Ah! Theotimus, how good God has been to us! The
perfidy which we committed in offending him deserved
truly that he should have deprived us of all the
marks of his benevolence, and of the favour which he
deigned to our nature when he imprinted upon it the
light of his divine countenance, and gave to our
hearts the joyfulness of feeling themselves inclined
to the love of the divine goodness: so that the
angels seeing this miserable man would have had
occasion to say in pity: Is this the creature of
perfect beauty, the joy of all the earth?(1)

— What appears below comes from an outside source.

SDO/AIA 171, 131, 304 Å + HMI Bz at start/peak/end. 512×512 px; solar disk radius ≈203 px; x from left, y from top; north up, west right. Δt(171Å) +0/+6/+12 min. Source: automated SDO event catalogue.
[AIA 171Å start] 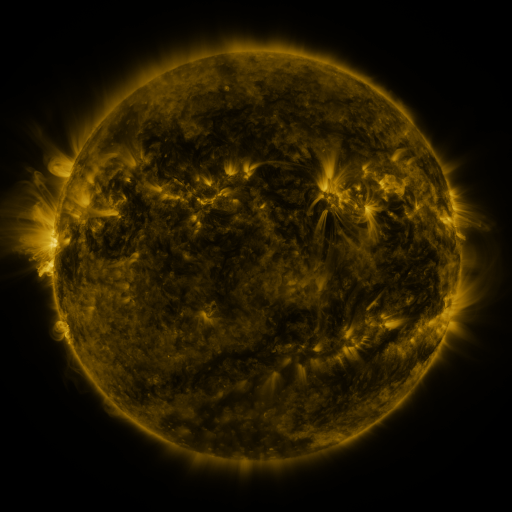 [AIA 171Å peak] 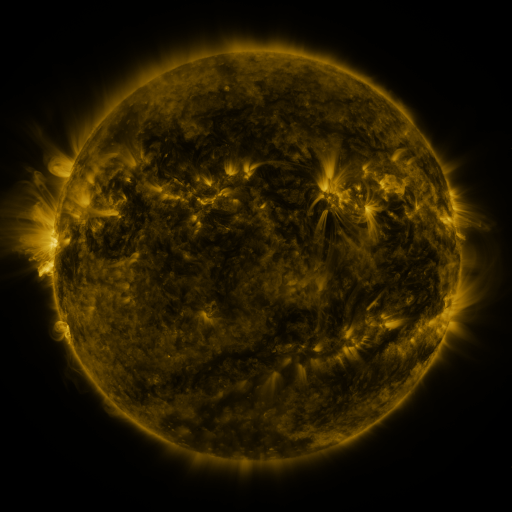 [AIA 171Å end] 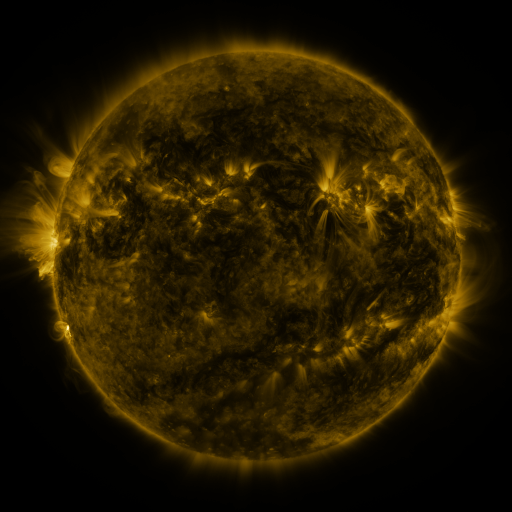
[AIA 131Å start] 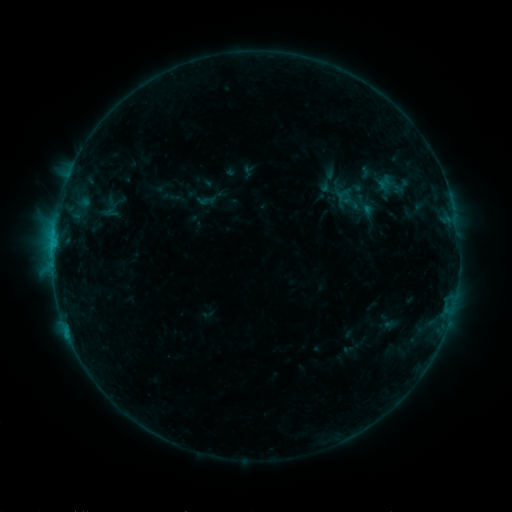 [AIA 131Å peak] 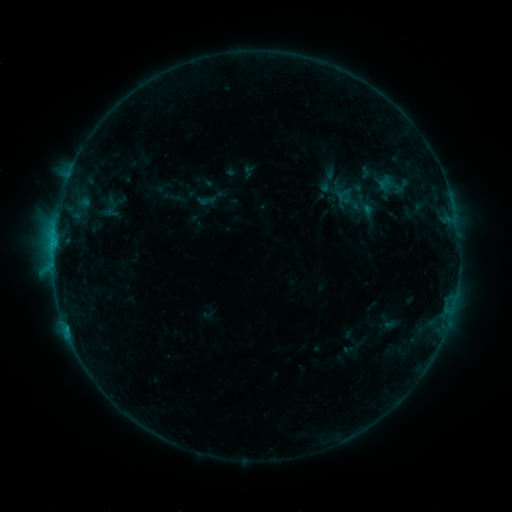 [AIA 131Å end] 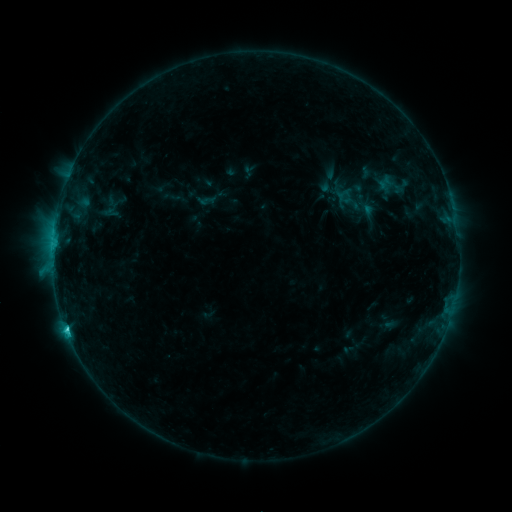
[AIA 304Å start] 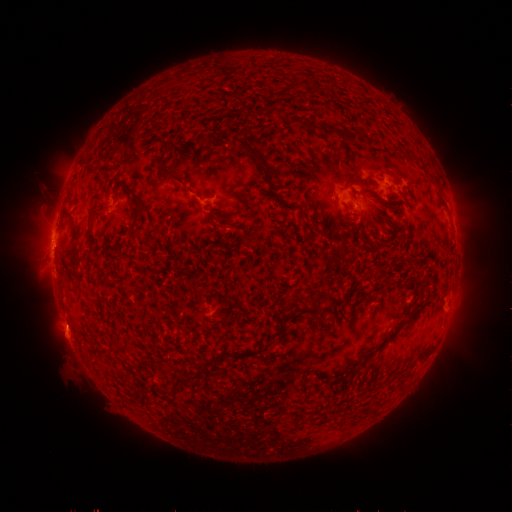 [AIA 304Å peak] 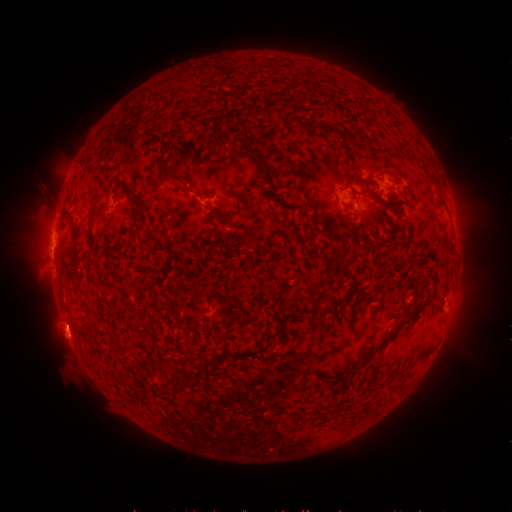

But this infinite clemency could never be so
rigorous to the work of his hands; he saw that we
were clothed with flesh a wind which goeth and
returneth not,(2) and therefore according to the
bowels of his mercy he would not utterly ruin us, nor
deprive us of the sign of his lost grace, in order
that seeing this, and feeling in ourselves this
alliance, and this inclination to love him, we should
strive to do so, that no one might justly say: Who
showeth us good things?(3) For though by this sole
natural inclination we cannot be so happy as to love
God as we ought, yet if we employed it faithfully,
the sweetness of the divine piety would afford us
some assistance, by means of which we might make
progress, and if we second this first assistance the
paternal goodness of God would bestow upon us another
greater, and conduct us from good to better in all
sweetness, till he brought us to the sovereign love,
to which our natural inclination impels us: since it
is certain that to him who is faithful in a little,
and who does what is in his power, the divine
benignity never denies its assistance to advance him
more and more.
This natural inclination then which we have to love
God above all things is not left for nothing in our
hearts: for on God's part it is a handle by which he
can hold us and draw us to himself; and the divine
goodness seems in some sort by this impression to
keep our hearts tied as little birds in a string, by
which he can draw us when it pleases his mercy to
take pity upon us - and on our part it is a mark and
memorial of our first principle and Creator, to whose
love it moves us, giving us a secret intimation that
we belong to his divine goodness; even as harts upon
whom princes have had collars put with their arms,
though afterwards they cause them to be let loose and
run at liberty in the forest, do not fail to be
recognized by any one who meets them not only as
having been once taken by the prince whose arms they
bear, but also as being still reserved for him.
And in this way was known the extreme old age of a
hart which according to some historians was taken
three hundred years after the death of Caesar;
because there was found on him a collar with Caesar's
device upon it, and these words: Caesar let me go.
In truth the honourable inclination which God has
left in our hearts testifies as well to our friends
as to our enemies that we did not only sometime
belong to our Creator, but furthermore, though he has
left us and let us go at the mercy of our free will,
that we still appertain to him, and that he has
reserved the right of taking us again to himself, to
save us, according as his holy and sweet providence
shall require.
Hence the royal prophet terms this inclination not
only a light, in that it makes us see whither we are
to tend, but also a joy and gladness,(4) for it
comforts us when we stray, giving us a hope that he
who engraved and left in us this clear mark of our
origin intends also and desires to reduce and bring
us back thither, if we be so happy as to let
ourselves be retaken by his divine goodness.